Para un revolucionario lo importante en primer lugar es la lucha misma a través de la que  establece una coherencia entre fines y medios, entre teoría y práctica, que se plasman en una ética y en un estilo que articulan una forma de vida que dota de plena vigencia a aquellas convicciones que lo inspiran. Así es como ese mundo nuevo que se aspira conseguir comienza a estar en vías de construcción. Y en segundo lugar la creación de las condiciones necesarias para romper con la naturaleza de la realidad, y con ello sentar las bases que harán posible la revolución, lo cual constituye una posibilidad real cuando su acción está dirigida por la coherencia de la ética y el estilo que le son inherentes además de la adecuación de los medios a los fines perseguidos. De este modo, la tarea revolucionaria consiste en encaminar la acción sin ilusión sabiendo poner por igual la victoria y la derrota, pues lo importante es que las posiciones interiores permanezcan intactas para que en cualquier circunstancia lo que debe ser hecho sea hecho. Esto último es la garantía de que mientras existan revolucionarios exista también una esperanza para la revolución.

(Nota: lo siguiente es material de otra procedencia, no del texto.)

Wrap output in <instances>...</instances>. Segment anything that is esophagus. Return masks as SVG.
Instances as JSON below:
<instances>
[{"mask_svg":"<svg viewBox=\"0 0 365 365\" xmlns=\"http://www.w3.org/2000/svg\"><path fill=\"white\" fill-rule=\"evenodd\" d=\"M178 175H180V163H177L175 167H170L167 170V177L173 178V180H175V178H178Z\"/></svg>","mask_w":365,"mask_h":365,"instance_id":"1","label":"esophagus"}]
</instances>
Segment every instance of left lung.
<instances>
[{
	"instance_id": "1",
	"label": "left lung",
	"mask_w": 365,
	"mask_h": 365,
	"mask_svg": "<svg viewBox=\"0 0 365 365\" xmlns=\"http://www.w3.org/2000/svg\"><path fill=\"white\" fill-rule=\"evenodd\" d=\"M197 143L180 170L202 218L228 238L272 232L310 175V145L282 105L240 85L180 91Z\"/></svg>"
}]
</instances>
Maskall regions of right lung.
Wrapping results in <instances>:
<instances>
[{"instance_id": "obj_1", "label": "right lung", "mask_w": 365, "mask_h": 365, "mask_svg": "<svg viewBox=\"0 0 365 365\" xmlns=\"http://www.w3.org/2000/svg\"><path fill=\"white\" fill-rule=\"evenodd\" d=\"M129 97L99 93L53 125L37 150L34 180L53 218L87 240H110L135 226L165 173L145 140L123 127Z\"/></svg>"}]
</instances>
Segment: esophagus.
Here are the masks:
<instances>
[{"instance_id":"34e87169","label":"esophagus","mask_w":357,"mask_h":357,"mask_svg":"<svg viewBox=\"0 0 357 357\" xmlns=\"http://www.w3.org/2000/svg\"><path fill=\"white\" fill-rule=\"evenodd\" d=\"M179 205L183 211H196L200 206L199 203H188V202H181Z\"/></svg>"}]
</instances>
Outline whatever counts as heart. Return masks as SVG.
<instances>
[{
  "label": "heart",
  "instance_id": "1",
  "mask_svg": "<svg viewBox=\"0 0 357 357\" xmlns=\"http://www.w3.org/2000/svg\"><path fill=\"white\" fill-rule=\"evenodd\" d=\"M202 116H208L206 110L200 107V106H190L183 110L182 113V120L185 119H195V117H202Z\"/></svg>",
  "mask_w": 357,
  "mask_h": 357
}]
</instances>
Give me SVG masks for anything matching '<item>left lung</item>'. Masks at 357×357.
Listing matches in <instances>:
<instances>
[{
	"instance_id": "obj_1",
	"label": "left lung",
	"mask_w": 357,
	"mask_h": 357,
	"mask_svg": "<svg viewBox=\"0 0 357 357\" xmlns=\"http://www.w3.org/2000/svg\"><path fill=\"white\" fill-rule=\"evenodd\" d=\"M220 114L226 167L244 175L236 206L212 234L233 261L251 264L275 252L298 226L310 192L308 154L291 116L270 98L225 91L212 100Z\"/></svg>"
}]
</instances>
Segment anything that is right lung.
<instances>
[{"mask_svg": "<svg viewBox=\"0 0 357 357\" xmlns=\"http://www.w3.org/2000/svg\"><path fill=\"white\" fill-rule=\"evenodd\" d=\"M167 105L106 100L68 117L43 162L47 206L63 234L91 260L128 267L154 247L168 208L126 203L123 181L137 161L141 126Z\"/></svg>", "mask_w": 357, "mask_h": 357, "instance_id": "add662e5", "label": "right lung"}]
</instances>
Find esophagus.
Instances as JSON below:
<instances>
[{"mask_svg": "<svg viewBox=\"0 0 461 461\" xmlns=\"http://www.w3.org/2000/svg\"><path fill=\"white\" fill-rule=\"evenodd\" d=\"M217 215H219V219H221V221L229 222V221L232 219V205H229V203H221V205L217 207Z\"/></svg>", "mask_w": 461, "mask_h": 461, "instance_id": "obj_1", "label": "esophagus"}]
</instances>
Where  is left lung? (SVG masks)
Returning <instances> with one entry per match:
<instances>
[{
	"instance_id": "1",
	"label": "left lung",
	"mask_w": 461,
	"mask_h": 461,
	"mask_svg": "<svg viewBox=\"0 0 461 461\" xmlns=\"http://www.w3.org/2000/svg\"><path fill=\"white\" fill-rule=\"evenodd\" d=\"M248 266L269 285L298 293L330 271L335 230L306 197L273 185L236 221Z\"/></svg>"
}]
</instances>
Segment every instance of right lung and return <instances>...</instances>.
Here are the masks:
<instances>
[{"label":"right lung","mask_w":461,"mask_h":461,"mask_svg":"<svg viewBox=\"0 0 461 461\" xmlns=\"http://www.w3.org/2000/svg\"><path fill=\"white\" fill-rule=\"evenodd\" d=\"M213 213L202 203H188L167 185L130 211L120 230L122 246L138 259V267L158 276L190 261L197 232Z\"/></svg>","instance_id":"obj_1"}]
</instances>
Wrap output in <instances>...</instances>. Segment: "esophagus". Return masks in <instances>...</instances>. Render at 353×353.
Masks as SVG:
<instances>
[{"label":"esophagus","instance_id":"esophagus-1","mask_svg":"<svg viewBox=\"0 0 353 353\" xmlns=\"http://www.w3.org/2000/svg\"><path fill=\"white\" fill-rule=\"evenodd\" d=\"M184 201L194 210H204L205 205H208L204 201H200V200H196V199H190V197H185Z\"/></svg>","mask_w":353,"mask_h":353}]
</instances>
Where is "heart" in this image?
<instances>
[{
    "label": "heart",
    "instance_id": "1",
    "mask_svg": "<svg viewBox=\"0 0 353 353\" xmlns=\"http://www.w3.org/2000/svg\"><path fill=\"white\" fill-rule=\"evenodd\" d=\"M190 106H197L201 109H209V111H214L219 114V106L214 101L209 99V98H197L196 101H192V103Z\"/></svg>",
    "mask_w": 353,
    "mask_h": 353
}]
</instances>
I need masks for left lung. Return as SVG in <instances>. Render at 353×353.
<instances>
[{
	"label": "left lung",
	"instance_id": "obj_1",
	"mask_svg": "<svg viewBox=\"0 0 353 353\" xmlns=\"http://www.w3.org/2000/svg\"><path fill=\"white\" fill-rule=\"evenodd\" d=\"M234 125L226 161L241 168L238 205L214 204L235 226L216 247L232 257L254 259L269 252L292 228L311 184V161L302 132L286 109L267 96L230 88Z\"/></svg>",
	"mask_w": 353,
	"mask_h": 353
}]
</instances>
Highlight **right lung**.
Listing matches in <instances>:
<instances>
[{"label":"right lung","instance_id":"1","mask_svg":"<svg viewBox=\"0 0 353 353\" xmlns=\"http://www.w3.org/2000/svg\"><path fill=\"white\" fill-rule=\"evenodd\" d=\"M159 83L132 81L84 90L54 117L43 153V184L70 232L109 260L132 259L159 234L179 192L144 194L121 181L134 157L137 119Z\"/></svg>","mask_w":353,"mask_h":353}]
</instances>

[1] Entre los principales pensadores que concibieron la historia de esta manera cabe destacar a Heráclito en AA.VV., Fragmentos, Barcelona, Folio, 1999. Sorokin, Pitirim, Dinámica social y cultural, Madrid, Instituto de Estudios Políticos, 1962. Sorokin, Pitirim, Tendencias básicas de nuestro tiempo, Buenos Aires, La Pléyade, 1969. Danilevsky, Nikolay, Россия и Европа. Взгляд на культурные и политические отношения Славянского мира к Германо-Романскому, San Petersburgo, Hermanos Panteleev, 1895. Spengler, Oswald, La decadencia de Occidente: bosquejo de una morfología de la historia universal, Madrid, Espasa, 1998. Toynbee, Arnold, Estudio de la historia, Madrid, Alianza, 1975. Nietzsche, Friedrich, Así habló Zaratustra, Madrid, Alianza, 1998. Vico, Giambattista, Principios de Ciencia Nueva, Barcelona, Folio, 2002.

[2] Cabe apuntar que la realidad actual se caracteriza más bien por una completa y absoluta falta de convicciones que por su existencia.


[3] Esto explica en gran medida la archiconocida frase de Buenaventura Durruti: “Llevamos un mundo nuevo en nuestros corazones”.